Investors sometimes focus their attention a bit too keenly on growth. Often, a boring dividend stock can be a valuable addition to a portfolio, providing stability even when times are tough on Wall Street.
More than one way to get there
Investing is not a simple task. Most people can't buy a single stock and expect it to go to the moon, leading to massive wealth. The problem, of course, is that if you pick the wrong stock, you could lose all your money. This is why having a diversified portfolio is so important: Spreading your eggs across a few baskets will help you avoid catastrophic errors and increase the likelihood that you pick at least a few notable winners.
With rising interest rates, regulated utilities Duke Energy (DUK 0.03%) and Black Hills (BKH -0.73%) have seen their yields spike to attractive levels even though both companies still have solid long-term growth plans. Here's how the stocks for these two utilities can make you richer as they tread a slow and steady path through both bear and bull markets.
Diversification is important
Here's the thing. Diversification is not picking 20 stocks in the same industry -- say, technology -- in the hope of finding the next Amazon. A diversified portfolio should comprise growth stocks (perhaps including technology shares) and more reliable stocks (like regulated utilities). Regulated utilities are generally pretty boring, offering reliable dividends and businesses that are protected from competition.
This is actually important. In exchange for monopolies in their markets, regulated utilities must get their investment plans and the rates they charge customers approved by the government. However, once they're approved, bull markets and bear markets don't have that much impact on those companies' business plans. The spending largely gets done as scheduled, and the rate hikes go into place.
In good markets or bad, utilities basically move steadily forward. They can be a reliable foundation for a portfolio that includes stocks in industries prone to volatility.
Even steady stocks can fall out of favor on occasion
And yet a few factors can make utility stocks a bit less desirable. They're largely seen as income investments, and rising yields generally put downward pressure on utility shares as other income options (like CDs) become more attractive alternatives. That's the case right now with Duke Energy and Black Hills, whose stock price declines have pushed their yields up to 4.5% and 4.2%, respectively. Historically speaking, those are fairly attractive dividend yields for both of these utilities.
Notably, Black Hills is a Dividend King with more than 50 years of consecutive dividend increases under its belt.
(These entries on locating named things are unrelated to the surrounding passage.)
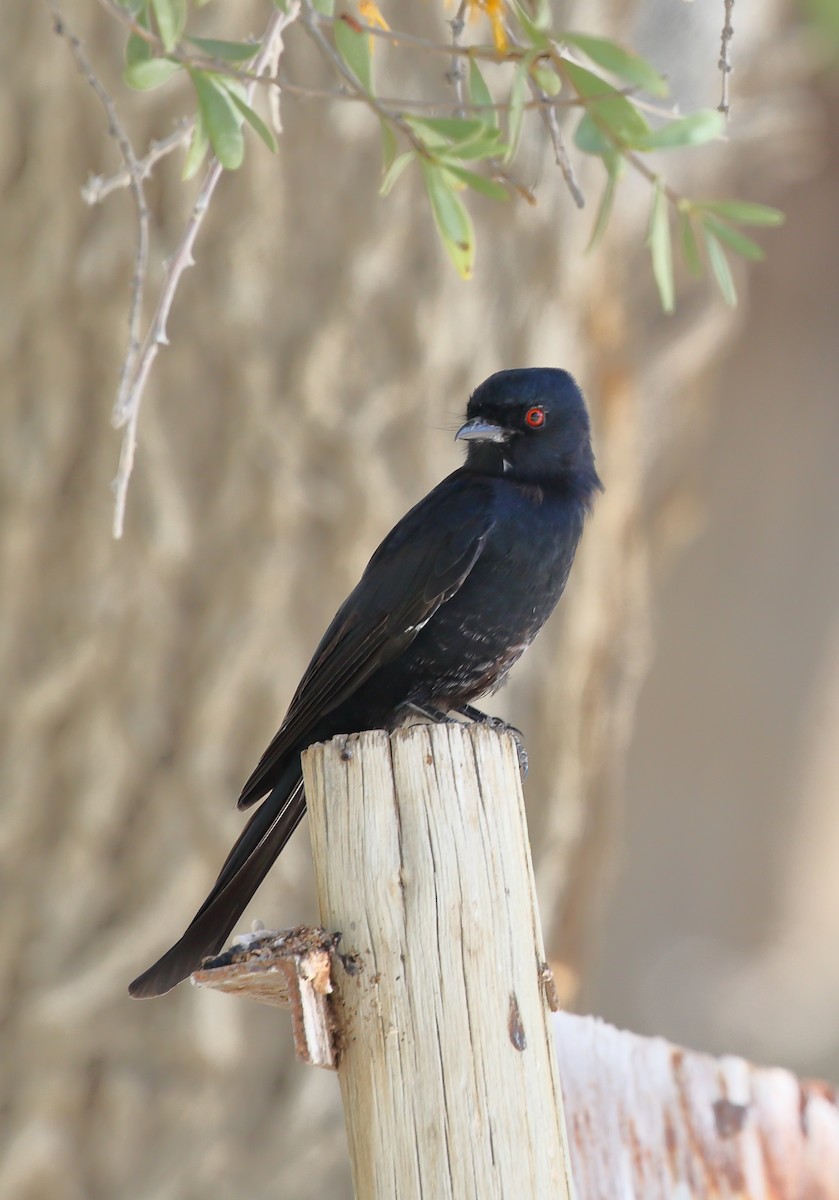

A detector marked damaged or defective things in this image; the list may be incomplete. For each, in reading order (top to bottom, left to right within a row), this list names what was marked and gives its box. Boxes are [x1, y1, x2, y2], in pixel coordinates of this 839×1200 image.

broken wood stub [302, 720, 571, 1200]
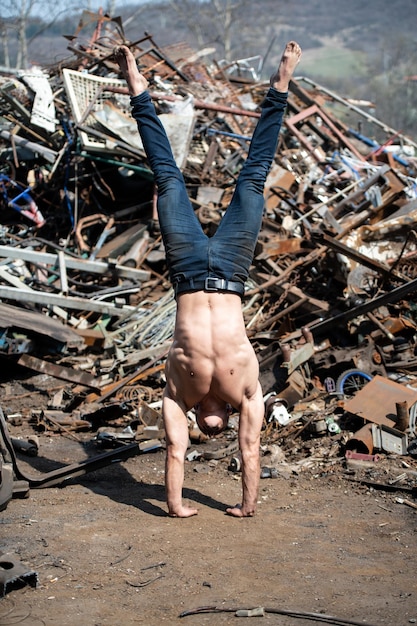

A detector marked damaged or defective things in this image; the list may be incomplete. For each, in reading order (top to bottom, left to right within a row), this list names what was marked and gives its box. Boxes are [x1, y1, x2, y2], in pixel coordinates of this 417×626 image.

rusty metal debris [0, 12, 416, 504]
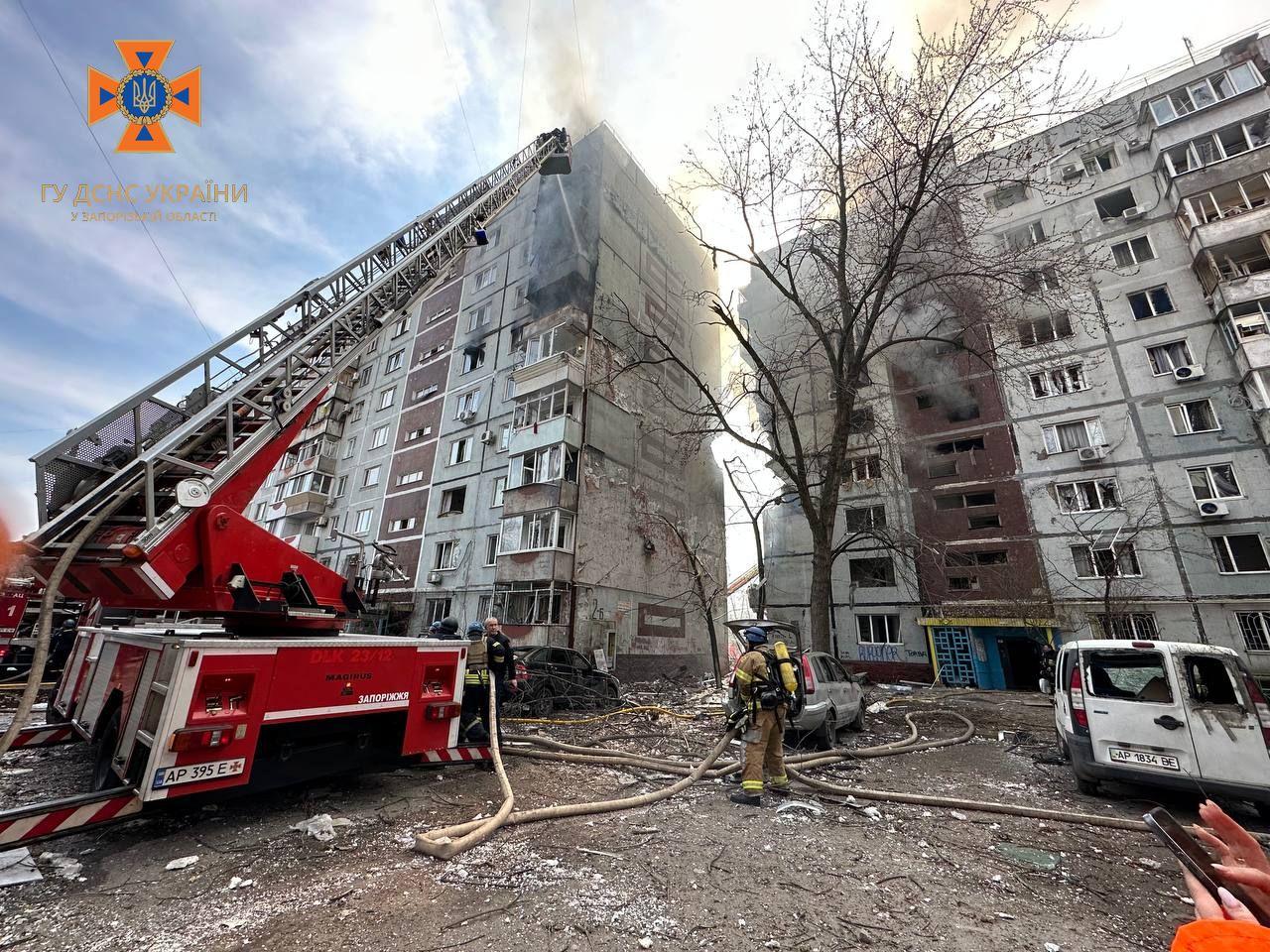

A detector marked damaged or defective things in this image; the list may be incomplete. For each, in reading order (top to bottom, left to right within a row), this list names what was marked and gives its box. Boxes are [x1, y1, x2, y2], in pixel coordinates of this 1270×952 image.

broken window [1091, 187, 1143, 222]
broken window [1127, 286, 1173, 322]
damaged apartment building [746, 33, 1270, 690]
damaged apartment building [247, 125, 726, 680]
broken window [848, 558, 899, 588]
broken window [1086, 654, 1173, 705]
damaged white van [1051, 642, 1270, 812]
Duke Energy is, by far, the larger of the two, with a market cap of $69 billion. It operates electric and natural gas utilities across North Carolina, South Carolina, Florida, Indiana, Ohio, Kentucky, and Tennessee. Combined, it has a customer base of nearly 10 million. Right now, Duke is in the process of exiting some businesses that aren't regulated, so it is actually becoming even more boring.
Selling some assets, however, hasn't changed its long-term growth target for earnings to increase between 5% and 7% a year through 2027. That growth is supported by capital investment plans totaling $36 billion over the next five years. That spending backs the rate increases that should lead to slow and steady growth.
Black Hills is much smaller, with a market cap of $4 billion. It serves 1.3 million natural gas and electric utility customers across Arkansas, Colorado, Iowa, Kansas, Montana, Nebraska, South Dakota, and Wyoming. The company's long-term growth target is for earnings to expand between 4% and 6% a year, with plans to spend $3.5 billion over the next five years.
What's notable about Black Hills, however, is that customer growth in its operating areas is, on average, more than twice that of the U.S. generally. It is pulling back a little on capital spending in 2023 so it can reduce debt, which likely upset some investors. However, over the longer term, it appears to be attractively positioned for success (even if it falls short of its growth target in any single year).
Slow and steady can be appealing
While Duke and Black Hills alone would take a long time to make you notably richer, the real attraction here is nuanced. Both are a bit out of favor right now and, thus, are offering historically attractive yields. The businesses, meanwhile, are likely to chug along no matter what is going on in the broader market.
Slow and steady progress isn't exciting, but it can provide a ballast for stocks that are more volatile and, perhaps, provide more growth potential. If you layer in boring utilities like Duke and Black Hills, you might just find your overall portfolio ends up materially stronger, helping you to end up materially richer.